San Valentino: Coldiretti, con +30% bollette serre fiori in ginocchio
Vivaisti costretti a produrre in perdita mentre aumentano le importazioni

Quest’anno produrre fiori costa agli agricoltori italiani il 30% in più a causa dell’impennata dei costi energetici, con i vivai che sono oggi costretti a produrre praticamente in perdita. È quanto emerge da una analisi della Coldiretti diffusa in occasione della mobilitazione dei mercati contadini di Campagna Amica in tutta Italia in vista di San Valentino, con il caro bollette che colpisce il settore proprio in vista della festa degli innamorati, attesa come occasione di rilancio dopo il calo dei consumi provocato dalla pandemia.
“Tra le 1500 aziende del settore veneto – commenta Coldiretti – c’è chi ha deciso di intraprendere scelte drastiche evitando di produrre, ad esempio, tulipani e ridimensionando la coltivazione di altre varietà come le calle. È il caso di Silvia Girotto imprenditrice di Anguillara che rinuncia a malincuore per non gravare sulle tasche dei consumatori e sul bilancio aziendale con un surplus di spese che comprometterebbe il fatturato”.
“L’emergenza energetica si riversa infatti – sottolinea Coldiretti – non solo sui costi di riscaldamento delle serre, ma anche su carburanti per la movimentazione dei macchinari, sui costi delle materie prime, fertilizzanti, vasi e cartoni. Nelle serre si spende dal 50% in più per il gasolio e l’elettricità al 400% in più per concimi e metano, mentre i prezzi degli imballaggi in plastica sono triplicati. Il risultato è, ad esempio, che per una serra di mille metri dove si coltiva un fiore del periodo come la viola a ciocche la perdita netta per i vivaisti è di 1250 euro, con i costi di produzione che superano di gran lunga quelli di vendita.
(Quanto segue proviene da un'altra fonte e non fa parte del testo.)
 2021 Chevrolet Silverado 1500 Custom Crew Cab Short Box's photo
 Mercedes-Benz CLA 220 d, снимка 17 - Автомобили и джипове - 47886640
E se in altri settori si cerca di concentrare le operazioni colturali nelle ore di minor costo dell’energia elettrica, le imprese florovivaistiche non possono interrompere le attività pena la morte delle piante o la mancata fioritura”. Le rose, ad esempio, hanno bisogno di una temperatura fissa di almeno 15 gradi per fiorire e lo stesso vale per le gerbere, mentre per le orchidee servono almeno 20-22 gradi per fiorire ed in assenza di riscaldamento muoiono. E chi non riesce e far fronte agli aumenti è così costretto a spegnere le serre e cercare di riconvertire la produzione.
Un trend che pesa gravemente su un settore cardine per l’economia agricola nazionale che vale oltre 2,57 miliardi di euro, generati da 27.000 aziende florovivaistiche attive in Italia, con un indotto complessivo di 200.000 occupati, secondo Coldiretti.
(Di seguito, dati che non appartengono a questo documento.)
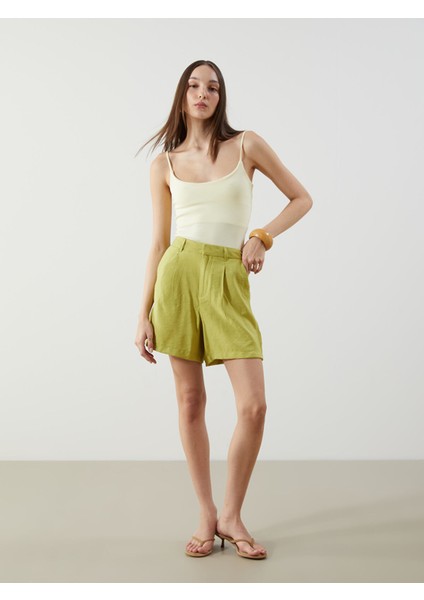 Yeni Sezon Standart Fit Kadın Şort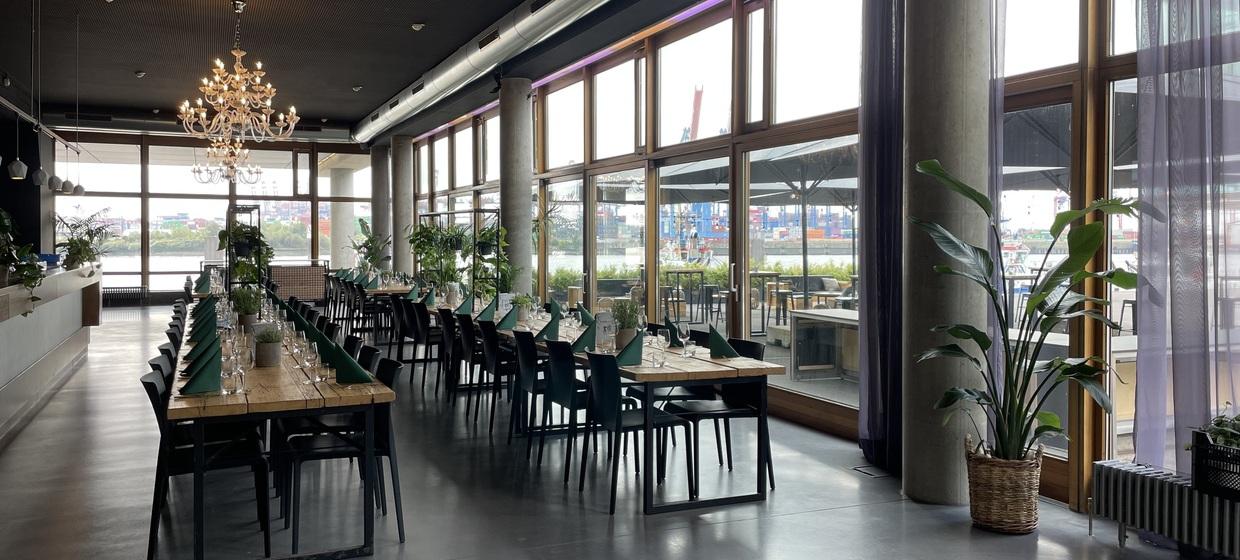 Empfang im View Eleven Hamburg mit großer Fensterfront und modernem Raum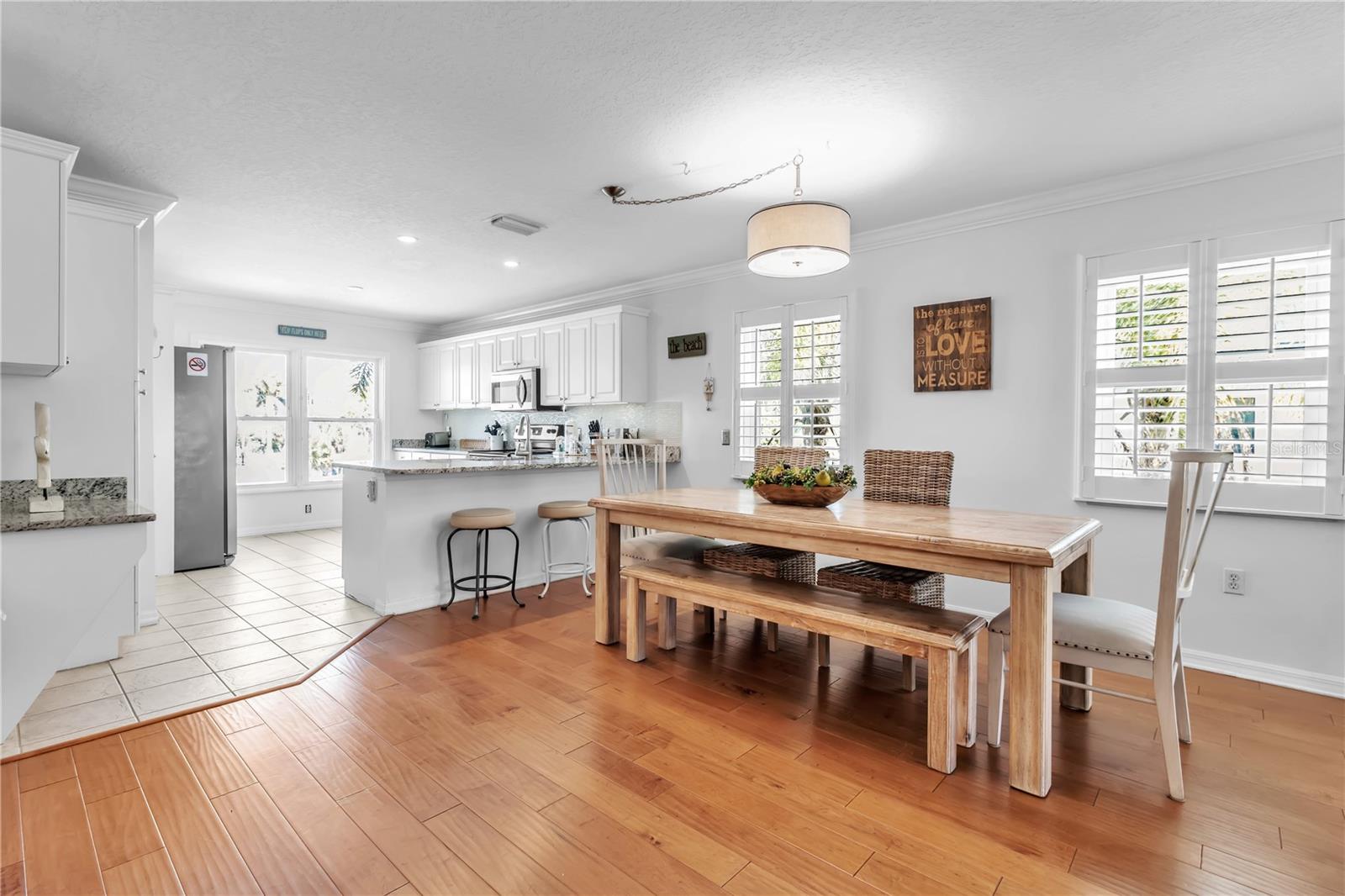 2300 AVENUE B, BRADENTON BEACH, FL, 34217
La scomparsa dei fiori italiani dai mercati rischia peraltro di favorire le importazioni da Paesi stranieri che nel 2021 hanno già fatto registrare un aumento del 20% in valore, secondo un’analisi Coldiretti su dati Istat relativi ai primi dieci mesi dell’anno. Spesso si tratta di prodotti ottenuti dallo sfruttamento come nel caso delle rose dal Kenya per il lavoro sottopagato e senza diritti e i fiori dalla Colombia dove ad essere penalizzate sono le donne.
“Da qui l’importanza di preferire in un momento difficile per l’economia nazionale le produzioni Made in Italy – ricorda la Coldiretti – scegliendo l’acquisto di fiori tricolori, direttamente dai produttori o da punti vendita che ne garantiscano l’origine, per sostenere le imprese, l’occupazione e il territorio. Ma è importante anche l’opportunità offerta dal “Bonus verde”, l’agevolazione fiscale per gli interventi di sistemazione di terrazzi, giardini e aree scoperte di pertinenza, fortemente voluta da Coldiretti e riconfermata con la legge di Bilancio fino al 2024”.